Trump, un an déjà!

AFP / Jim Watson

Un an après son élection, le 45e président des États-Unis, Donald Trump, n’est toujours pas devenu présidentiel, analyse Tanguy Struye, professeur en relations internationales à l’UCL et spécialiste des États-Unis.

Le 8 novembre 2016, le monde se réveille inquiet: Donald Trump est élu à la tête d’une des plus grandes puissances mondiales. Les dirigeants internationaux ne savent que penser de ce septuagénaire peroxydé, taxé de sexisme et de xénophobie par ses adversaires et dont les déclarations provocatrices ont rythmé une campagne présidentielle qui aura profondément divisé les Américains.

Un an plus tard, Donald Trump n’a pas rassuré, estime Tanguy Struye. « L’inquiétude reste grande vu l’imprévisibilité, le manque de constance, les tweets et les déclarations de M. Trump », explique-t-il. Pour Amine Ait-Chaalal, également professeur en relations internationales à l’UCL, l’inquiétude a plutôt laissé la place à la perplexité.

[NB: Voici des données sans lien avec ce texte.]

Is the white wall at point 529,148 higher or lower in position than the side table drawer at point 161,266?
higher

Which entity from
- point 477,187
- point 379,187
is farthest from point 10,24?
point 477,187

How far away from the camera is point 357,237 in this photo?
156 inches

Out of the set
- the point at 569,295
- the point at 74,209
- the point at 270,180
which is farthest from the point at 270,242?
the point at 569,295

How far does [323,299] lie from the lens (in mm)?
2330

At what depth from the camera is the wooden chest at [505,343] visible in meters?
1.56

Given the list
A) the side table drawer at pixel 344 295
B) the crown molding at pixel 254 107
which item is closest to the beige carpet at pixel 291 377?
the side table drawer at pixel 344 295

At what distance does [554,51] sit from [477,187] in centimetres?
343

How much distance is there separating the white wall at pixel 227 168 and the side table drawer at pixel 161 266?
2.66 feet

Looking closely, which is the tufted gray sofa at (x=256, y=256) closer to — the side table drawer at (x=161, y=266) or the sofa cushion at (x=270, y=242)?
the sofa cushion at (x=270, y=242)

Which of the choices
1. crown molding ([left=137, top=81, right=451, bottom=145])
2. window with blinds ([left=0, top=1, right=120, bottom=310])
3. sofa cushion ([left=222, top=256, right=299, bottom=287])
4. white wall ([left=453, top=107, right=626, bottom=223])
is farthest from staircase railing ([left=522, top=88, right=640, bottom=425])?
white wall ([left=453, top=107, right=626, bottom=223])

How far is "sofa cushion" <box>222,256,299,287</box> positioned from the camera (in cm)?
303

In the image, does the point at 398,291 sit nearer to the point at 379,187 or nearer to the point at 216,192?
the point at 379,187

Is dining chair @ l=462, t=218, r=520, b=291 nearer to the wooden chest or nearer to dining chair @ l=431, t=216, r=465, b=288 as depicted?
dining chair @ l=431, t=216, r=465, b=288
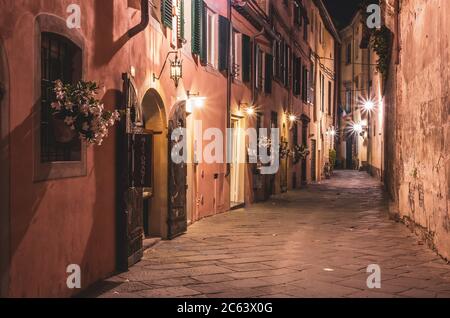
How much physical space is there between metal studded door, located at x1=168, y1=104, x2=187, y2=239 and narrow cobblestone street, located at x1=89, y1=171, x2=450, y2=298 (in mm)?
274

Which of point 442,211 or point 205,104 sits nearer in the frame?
point 442,211

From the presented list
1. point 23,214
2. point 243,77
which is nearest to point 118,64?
point 23,214

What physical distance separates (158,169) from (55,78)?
14.0 feet

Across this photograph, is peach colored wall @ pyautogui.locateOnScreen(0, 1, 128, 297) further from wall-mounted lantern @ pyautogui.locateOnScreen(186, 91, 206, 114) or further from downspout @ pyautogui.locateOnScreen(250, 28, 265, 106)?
downspout @ pyautogui.locateOnScreen(250, 28, 265, 106)

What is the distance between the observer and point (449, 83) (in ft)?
25.8

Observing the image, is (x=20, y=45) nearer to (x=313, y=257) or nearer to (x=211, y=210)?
(x=313, y=257)

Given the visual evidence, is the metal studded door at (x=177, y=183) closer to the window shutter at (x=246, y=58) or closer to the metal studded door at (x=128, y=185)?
the metal studded door at (x=128, y=185)

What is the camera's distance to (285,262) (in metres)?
8.16

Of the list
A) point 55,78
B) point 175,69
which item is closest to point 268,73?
point 175,69

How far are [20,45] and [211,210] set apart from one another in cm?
922

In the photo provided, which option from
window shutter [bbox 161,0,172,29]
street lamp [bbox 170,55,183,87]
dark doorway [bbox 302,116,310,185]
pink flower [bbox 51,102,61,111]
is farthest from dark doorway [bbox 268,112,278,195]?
pink flower [bbox 51,102,61,111]

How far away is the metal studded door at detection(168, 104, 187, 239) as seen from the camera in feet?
33.5

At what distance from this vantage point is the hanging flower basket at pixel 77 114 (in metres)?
5.49

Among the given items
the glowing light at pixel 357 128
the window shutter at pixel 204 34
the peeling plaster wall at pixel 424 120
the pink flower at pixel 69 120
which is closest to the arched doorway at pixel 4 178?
the pink flower at pixel 69 120
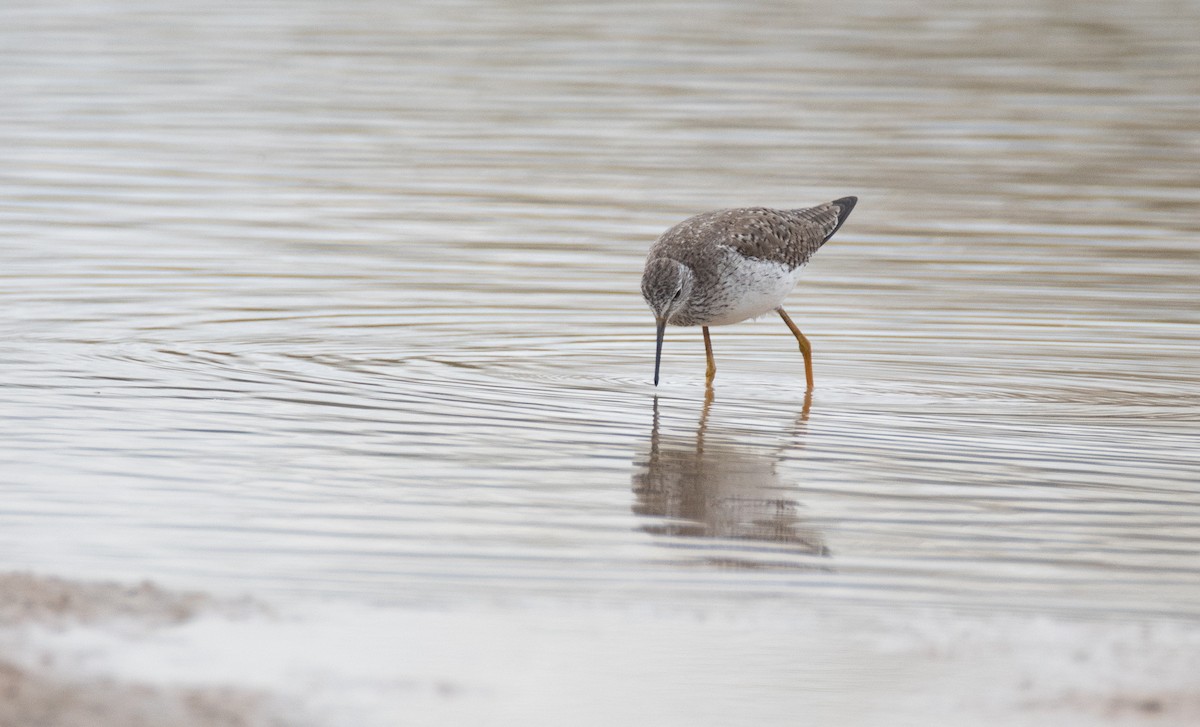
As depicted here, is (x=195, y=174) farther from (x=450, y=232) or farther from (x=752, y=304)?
(x=752, y=304)

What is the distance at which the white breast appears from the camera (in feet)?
32.4

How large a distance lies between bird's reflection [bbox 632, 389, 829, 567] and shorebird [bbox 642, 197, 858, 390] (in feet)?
3.43

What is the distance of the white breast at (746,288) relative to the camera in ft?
32.4

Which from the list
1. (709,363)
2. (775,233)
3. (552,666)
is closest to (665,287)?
Answer: (709,363)

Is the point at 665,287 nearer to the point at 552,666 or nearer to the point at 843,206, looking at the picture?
the point at 843,206

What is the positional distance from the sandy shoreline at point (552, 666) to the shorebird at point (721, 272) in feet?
13.1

« On observe deux attitudes face à ce style assez neuf, disruptif, transgressif, iconoclaste de Donald Trump », explique-t-il. « On a d’un côté la méthode du président français, Emmanuel Macron, qui tente d’établir un contact et de l’autre celle de la chancelière allemande Angela Merkel qui réagit en invitant l’Europe à devenir plus autonome. »

33% de popularité

Cette différence de prise de position montre, selon ce professeur qui étudie les États-Unis, la perplexité qui règne quant à l’attitude du président américain qui sort de l’ordinaire. « Nous nous situons dans une zone un peu floue, intermédiaire. »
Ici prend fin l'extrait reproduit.